From the data that follows, set down exactly the lines from the one with "scientific name: Bos taurus" through the one with "scientific name: Rodentia", counting both. Pictures stay out.

Extracted entries START

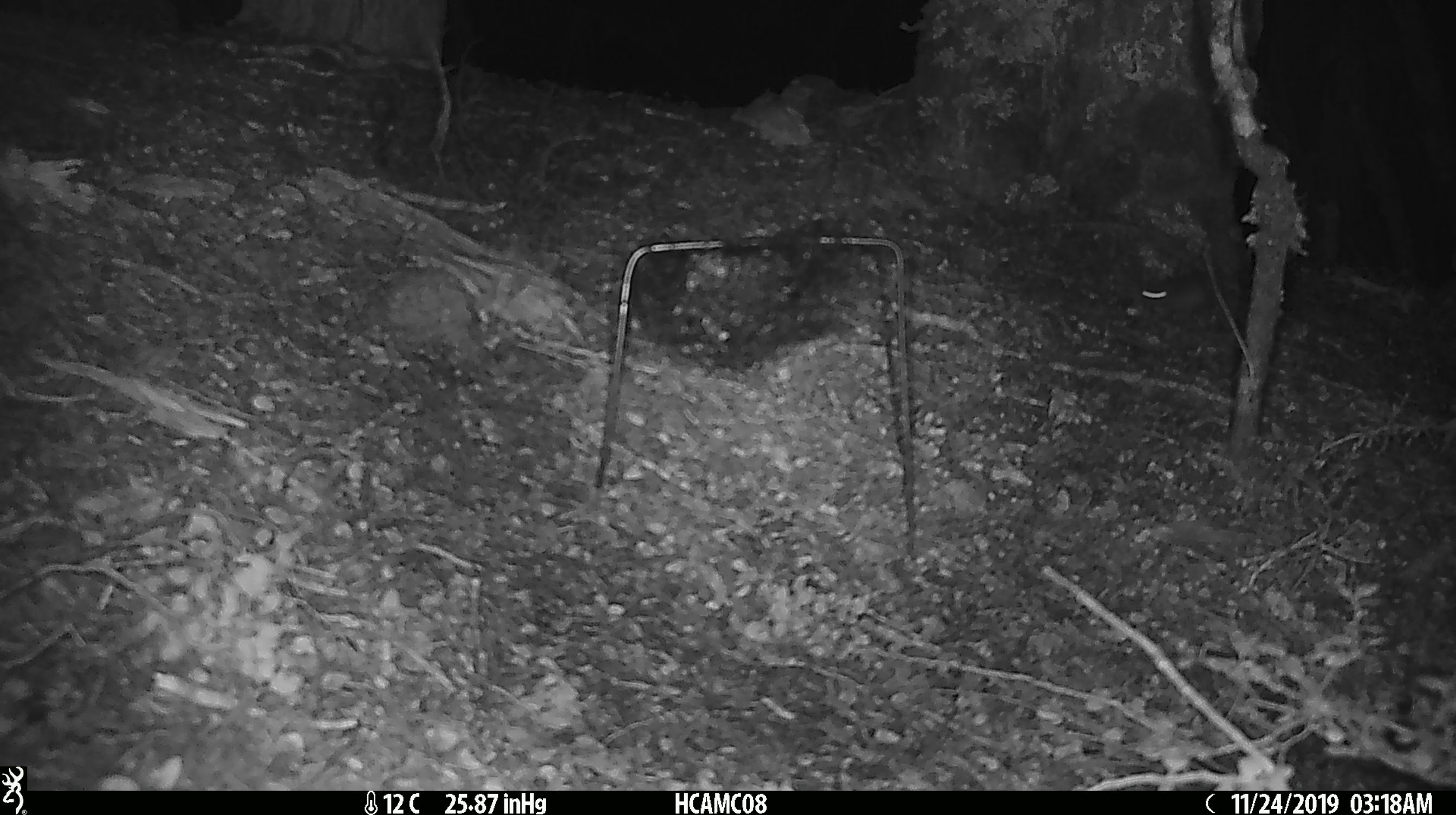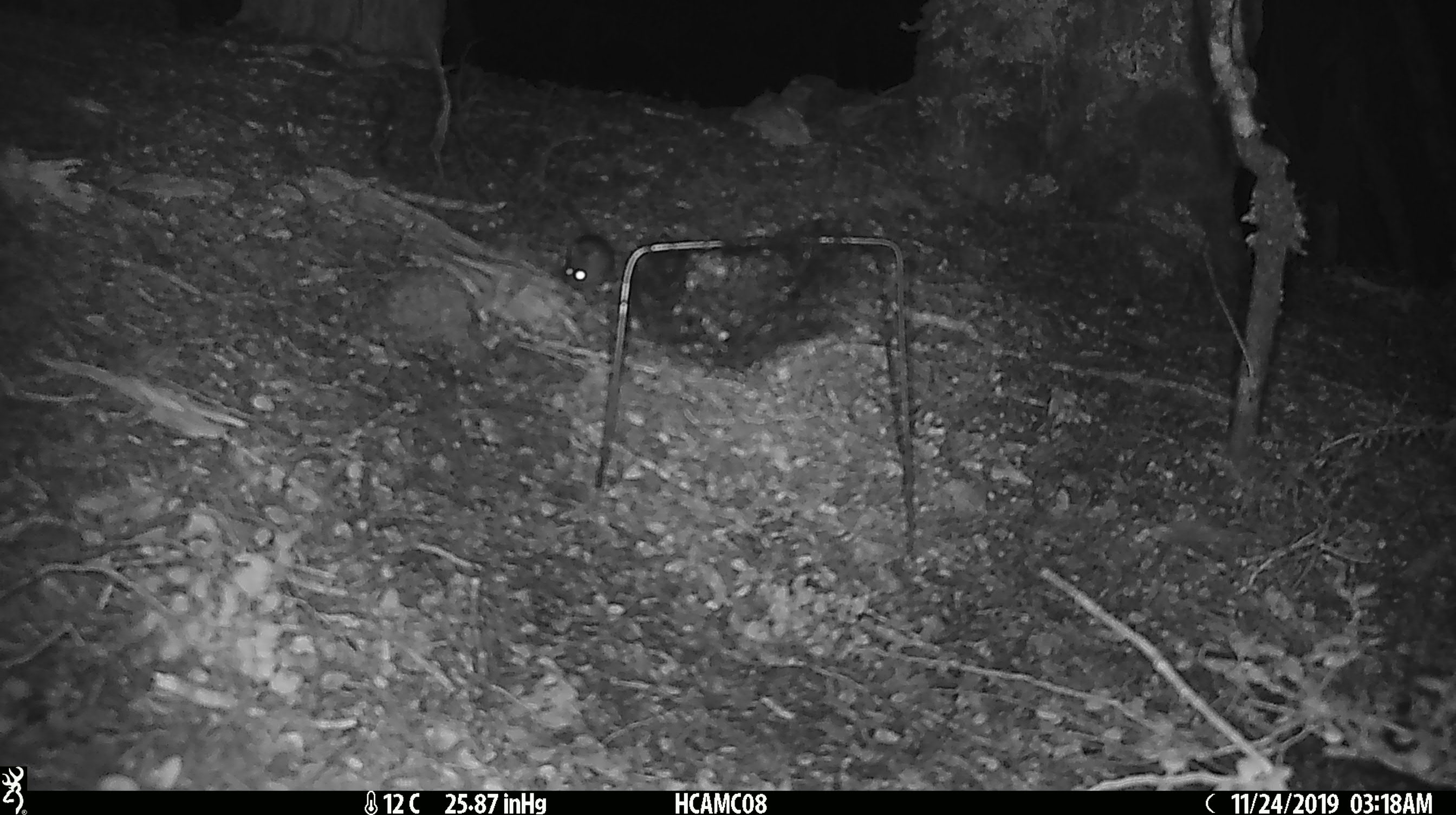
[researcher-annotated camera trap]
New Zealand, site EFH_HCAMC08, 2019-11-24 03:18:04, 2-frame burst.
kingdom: Animalia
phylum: Chordata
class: Mammalia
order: Rodentia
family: Muridae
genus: Mus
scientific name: Mus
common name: mouse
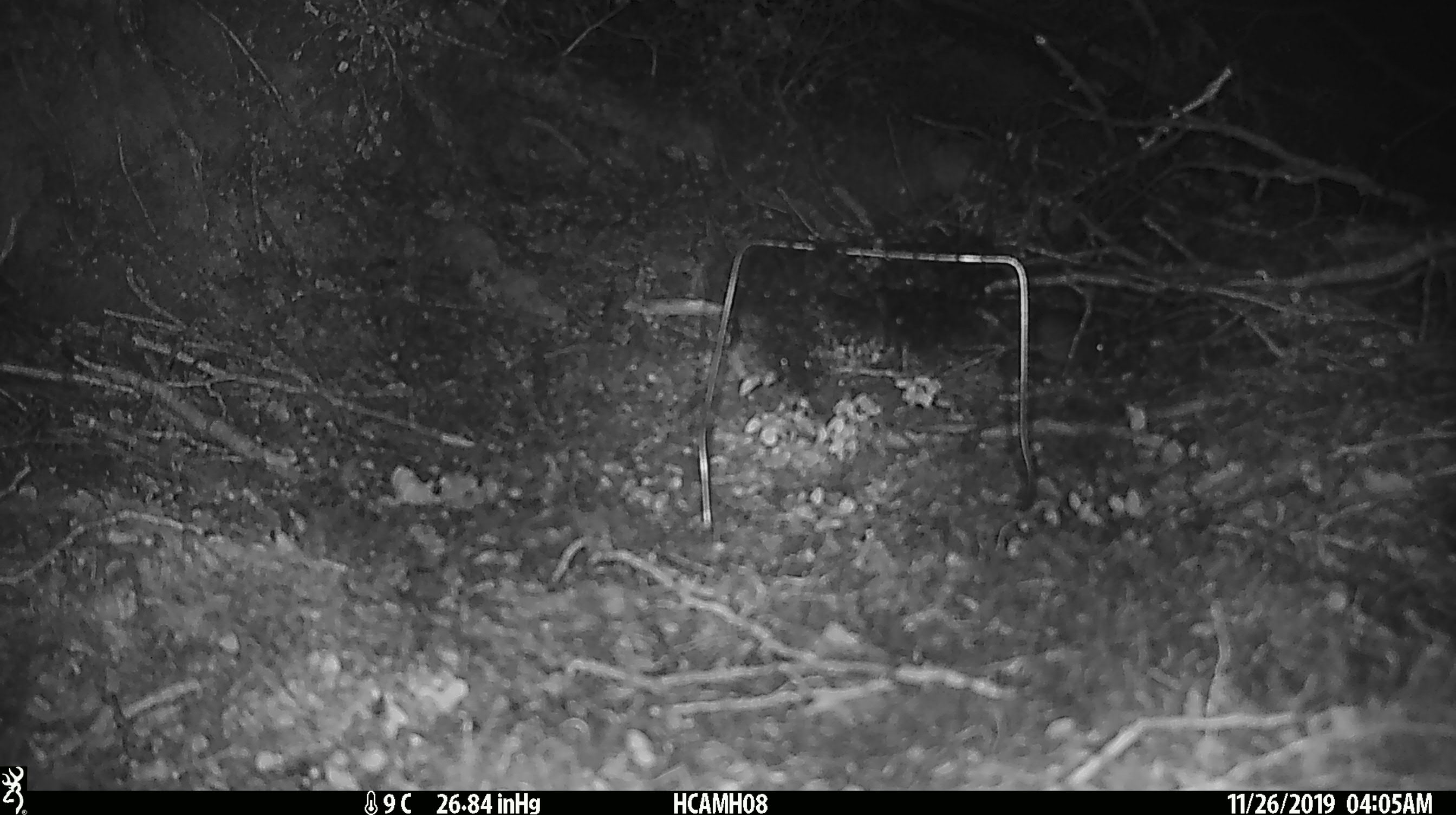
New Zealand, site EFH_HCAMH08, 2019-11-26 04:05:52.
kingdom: Animalia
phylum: Chordata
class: Mammalia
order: Rodentia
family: Muridae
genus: Mus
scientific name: Mus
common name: mouse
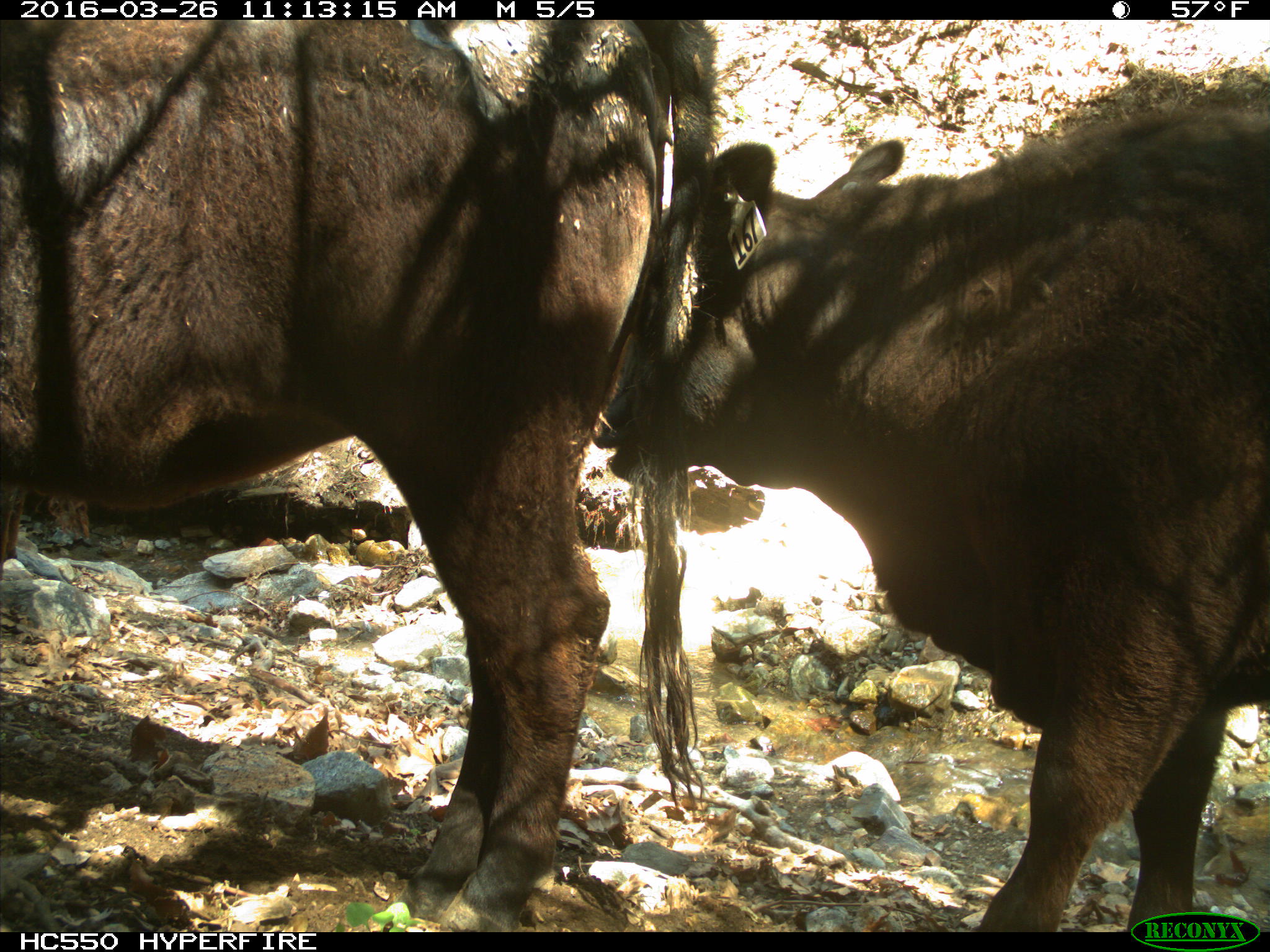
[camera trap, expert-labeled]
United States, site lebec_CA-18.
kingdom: Animalia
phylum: Chordata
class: Mammalia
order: Artiodactyla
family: Bovidae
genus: Bos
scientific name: Bos taurus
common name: domestic cow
Bos taurus (domestic cow).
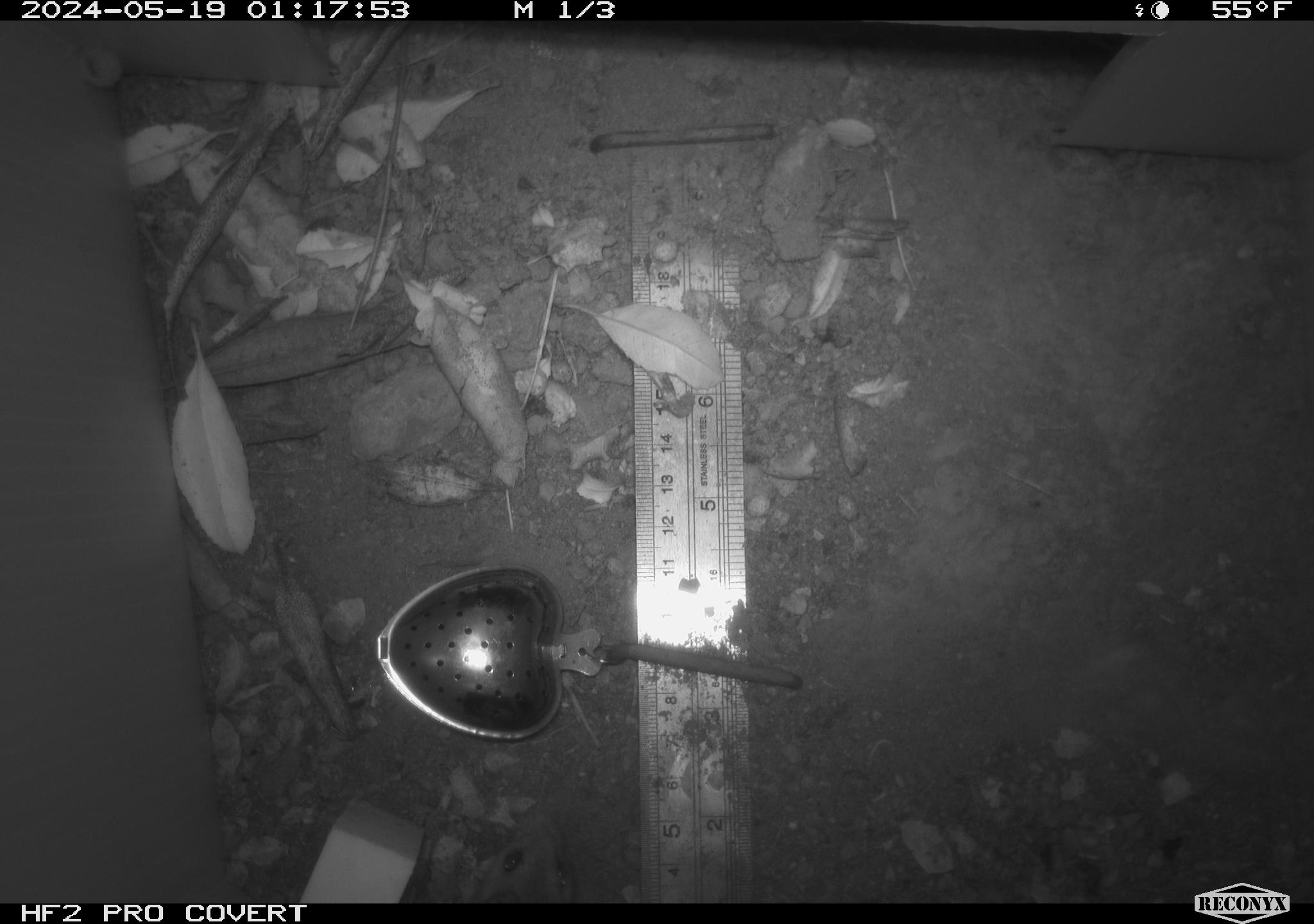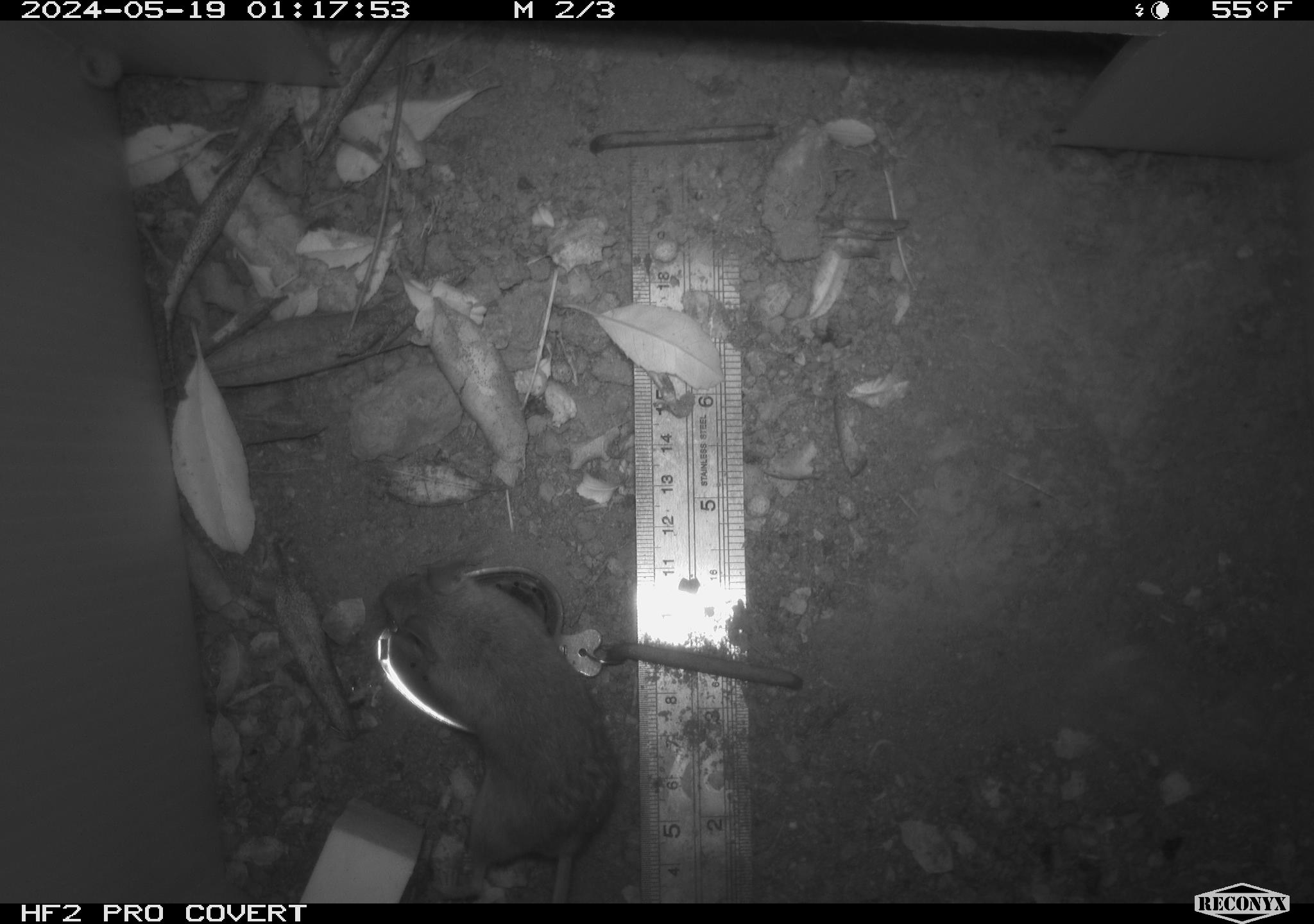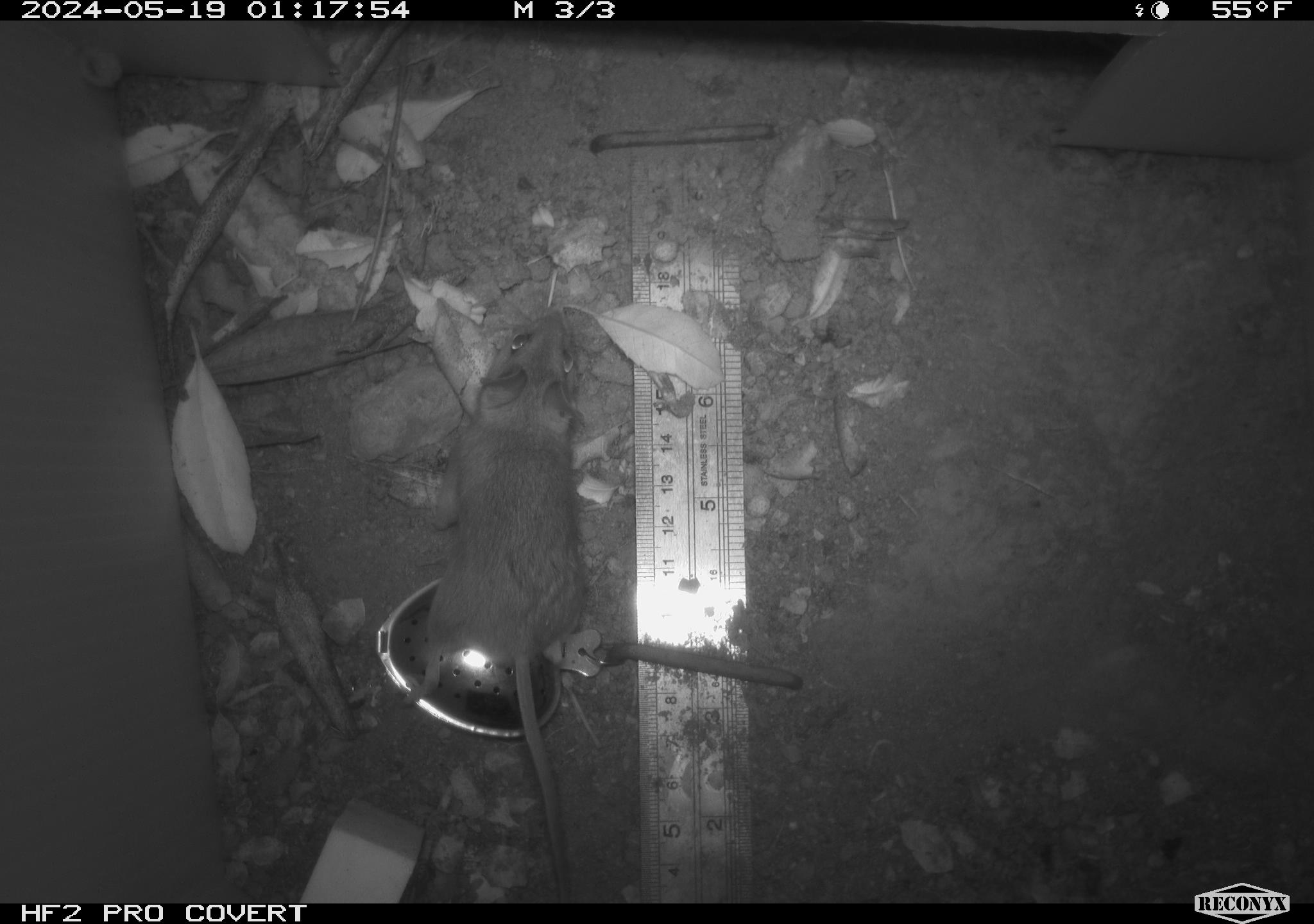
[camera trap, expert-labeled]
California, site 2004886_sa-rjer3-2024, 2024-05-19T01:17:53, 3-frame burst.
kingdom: Animalia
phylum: Chordata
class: Mammalia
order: Rodentia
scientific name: Rodentia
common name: mouse species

Extracted entries END

#### Task output
scientific name: Bos taurus
common name: domestic cow
Bos taurus (domestic cow).
[camera trap, expert-labeled]
California, site 2004886_sa-rjer3-2024, 2024-05-19T01:17:53, 3-frame burst.
kingdom: Animalia
phylum: Chordata
class: Mammalia
order: Rodentia
scientific name: Rodentia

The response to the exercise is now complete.